Anekdote des Monats

Clair de Silbersee

Wo bei dieser Geschichte anfangen? Sie klingt so unglaubwürdig, dass es vielleicht egal ist. Fangen wir einfach mit demjenigen an, der in der ganzen Sache eben gerade nichts zustande gebracht hat: Fritz Lang.
1914 in Paris war der berühmte Regisseur noch gar keiner, sondern ein allenfalls großer Flausen-im-Kopf-Haber, Grüne-Fee-Liebhaber und immerhin wohl doch schon Berühmter-Regisseur-werden-Woller. Das mittlere dieser drei Attribute trieb ihn als außerordentlichen Spelunkenfrequentierer zufällig auch in just jene Lokalität, in der Claude Debussy, der längst schon berühmte Komponist, Stammgast war.

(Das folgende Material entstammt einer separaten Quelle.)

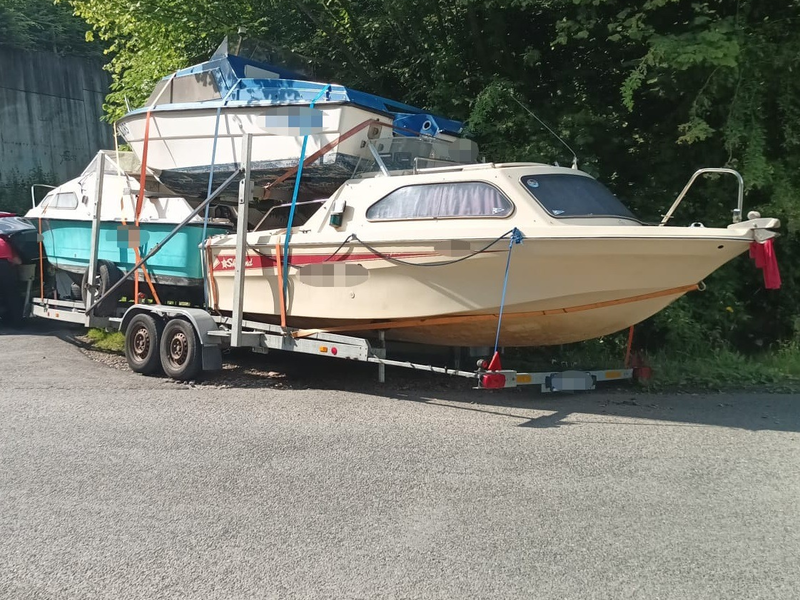 POL-MI: Fahrer eines Bootstransports muss abladen - Foto: presseportal.de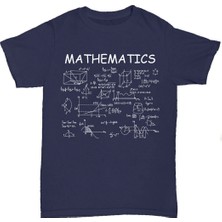 L'eivor Matematik Baskılı Unisex T-Shirt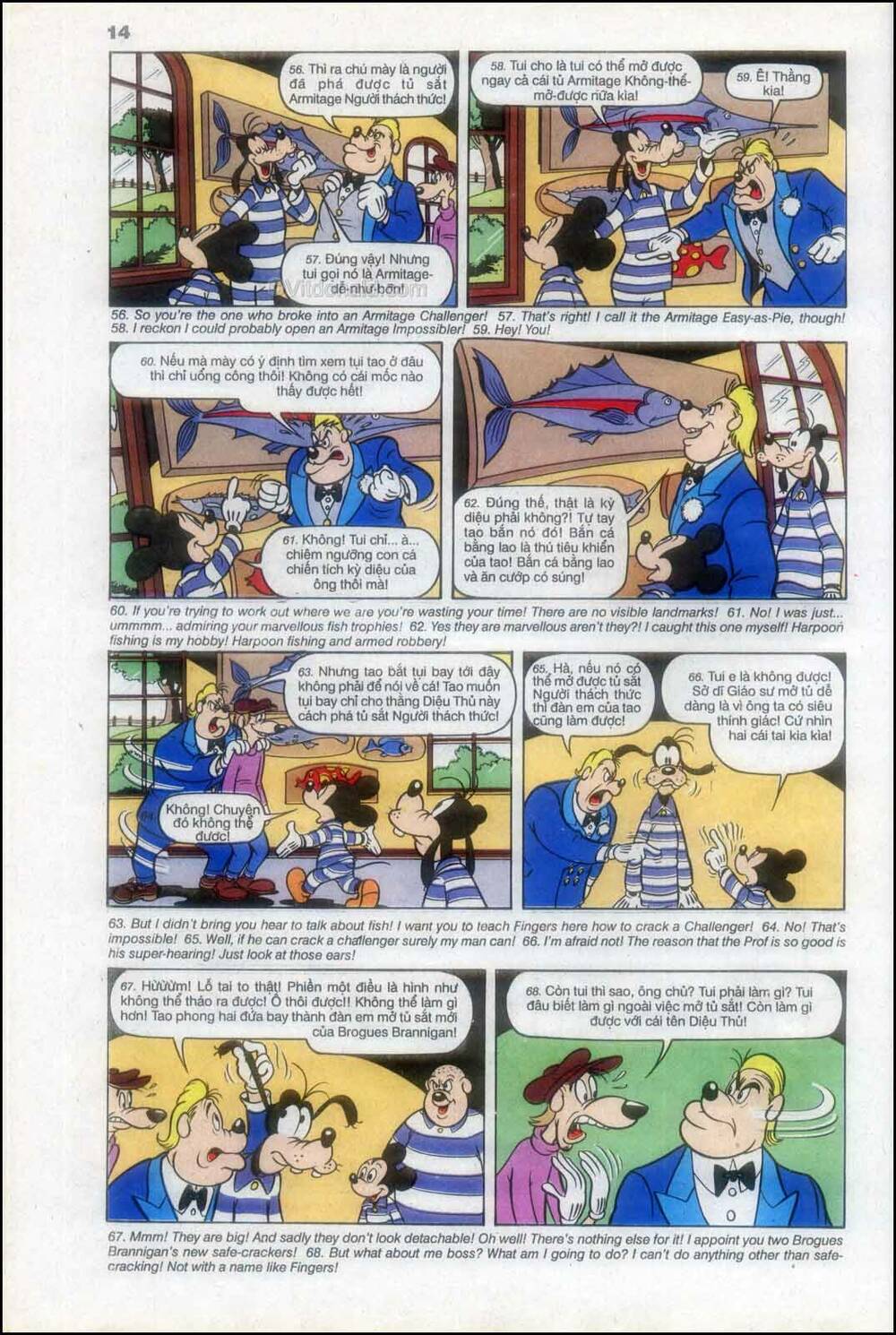 donald và bạn hữu chapter 77 18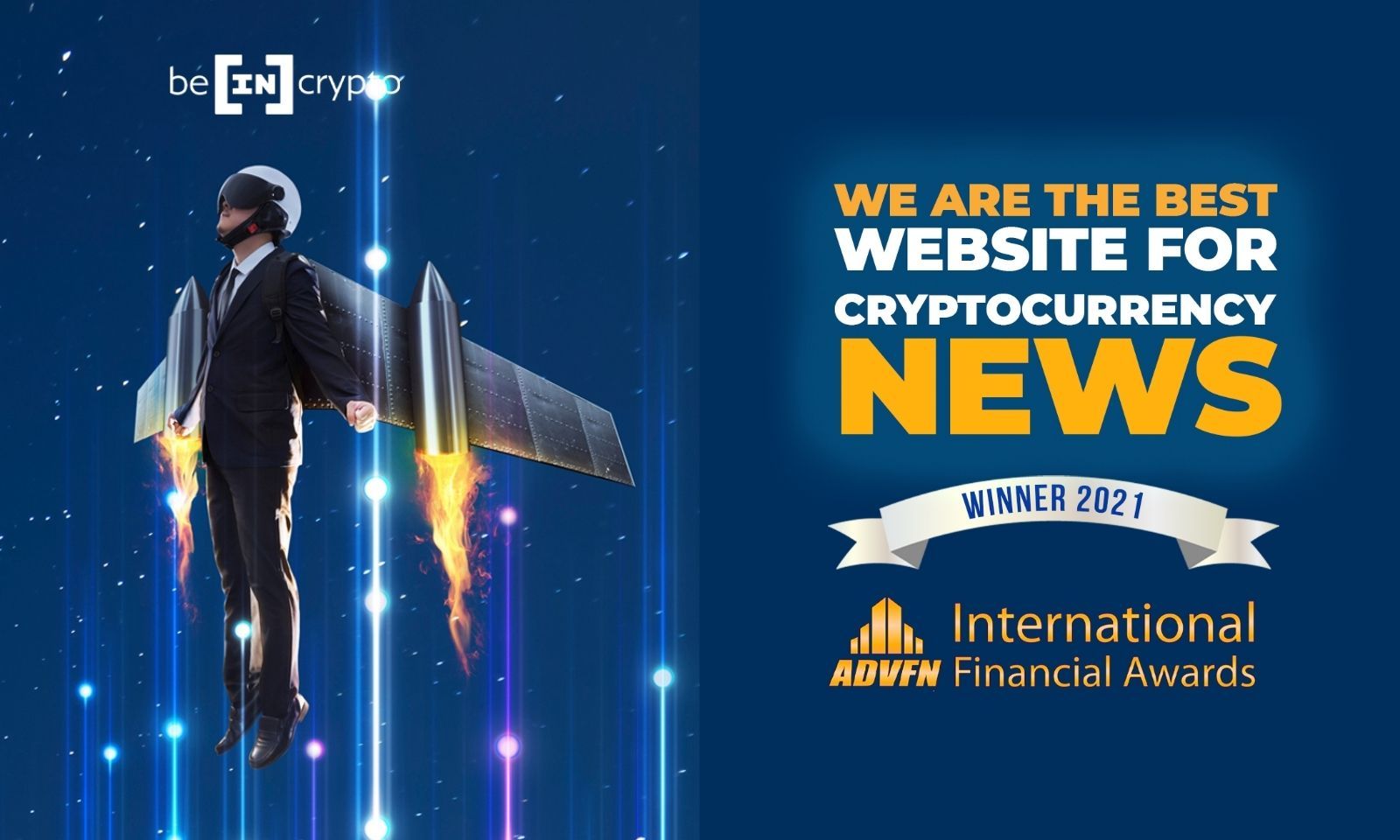 BIC Wins Award for Best Cryptocurrency News Website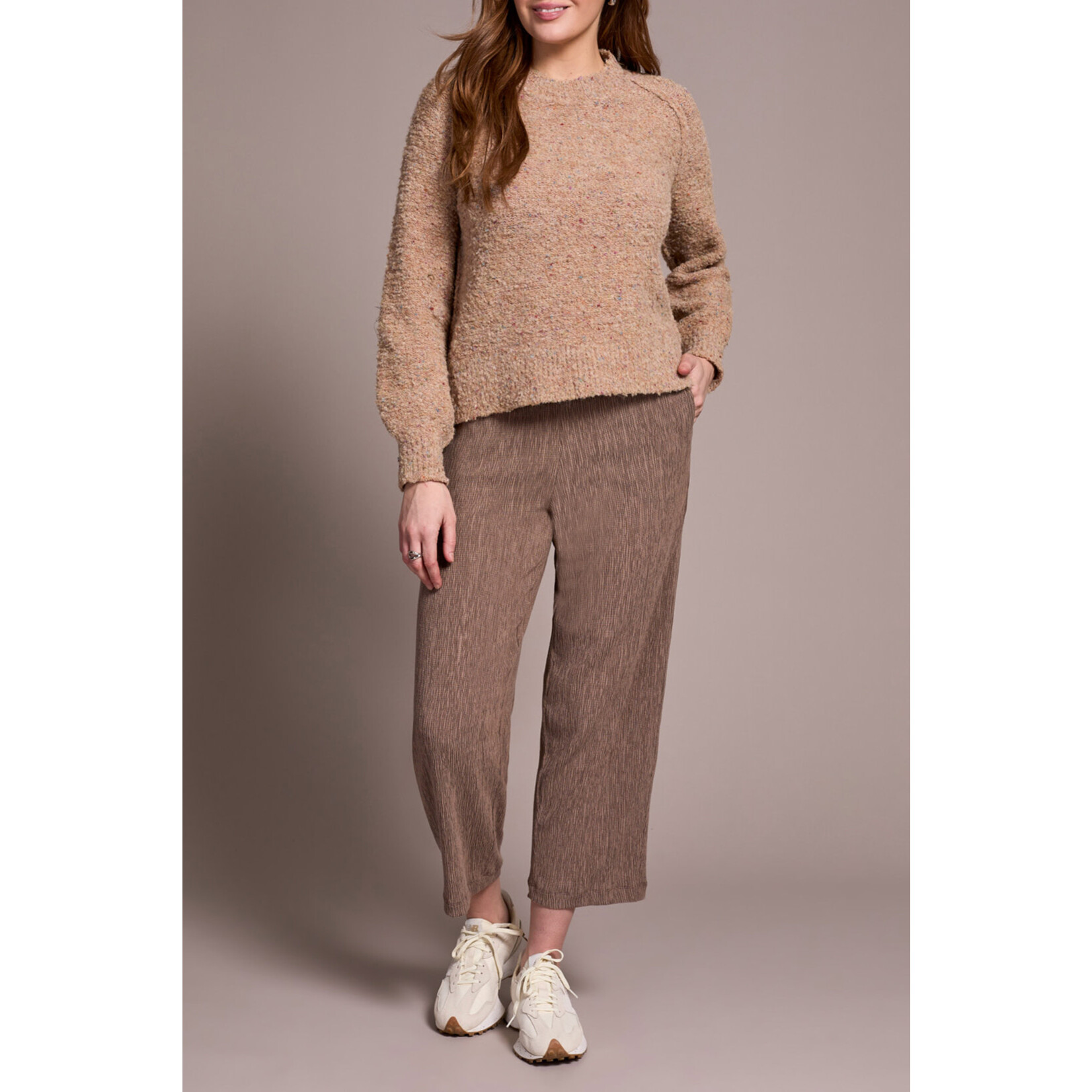Tribal Crew Neck Sweater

Und auch Edin Satić, salonmusizierender Exilbosnier, manche kennen vielleicht seine Gymnopedija No. 1, ging hier immer wieder auf einen oder zwei oder drei Schluck Absinth vor Anker. Und so ergab es sich eines schon reichlich späten Abends, dass die beiden ja immer etwas klammen Komponisten Gefallen daran fanden, sich von dem jungen österreichischen Schnösel, der ganz schön Asche zu haben schien, für den Rest der Nacht aushalten zu lassen, und weiterhin, dass der kleine Fritz den beiden Alten von seinem großen Traum erzählte, einer Verfilmung von Karl Mays Winnetou-Roman „Schatz im Silbersee“. Nun kannten Debussy und Satić weder May noch Winnetou, wollten aber den Abend am Laufen halten und dienten sich sofort als Produzent und Filmmusiker an. Das kann man nur in meiner Heimat drehen, so Satić, in der Nähe von Bihać, wo mein Onkel wohnt, gibt es Seen, die passen aber sowas von, sag mal, wieso ist mein Glas schon wieder leer, Claude, Du hast die doch wieder vertauscht, ich weiß es genau, Du alter Halunke…
Ja, so war er, der alte Schluckspecht. Und Debussy, der tatsächlich, ganz Schnapsdrossel, erst sein Glas und dann noch Satićs halbleeres ganz leer gemacht hatte, haute Lang auf die Schulter und lallte, Ischreibdirwas – hmmp – daswirdmega, – hphu – homanocheinn, Fritz! – und kritzelte doch tatsächlich ein paar Noten auf eine Papierserviette. Und zwar eine, die mir – und da wird die Geschichte, so wahr sie auch ist, eben unglaubwürdig – gestern! in Paderborn!! zugeweht!!! wurde. Etwas ramponiert zwar. Aber die Reise war ja wahrlich weit als auch lang.
Egal, das Ergebnis, ins Klavier gegossen, hört sich an als wenn Debussy auf deutsch Böttcher (noch ’n Komponist!) heißen würde. Man höre verwundert hin

Clair-de-Silbersee

… und mag den plötzlichen Ausbruch des 1. Weltkriegs dafür verantwortlich machen, dass Fritz Lang das Filmprojekt, das sein erstes gewesen wäre, dann nie in Angriff nahm.
Ich vermute aber, der Grund war, noch in jener historischen Pariser Nacht, ein schlichter Filmriss. Der grünen Fee sei Dank!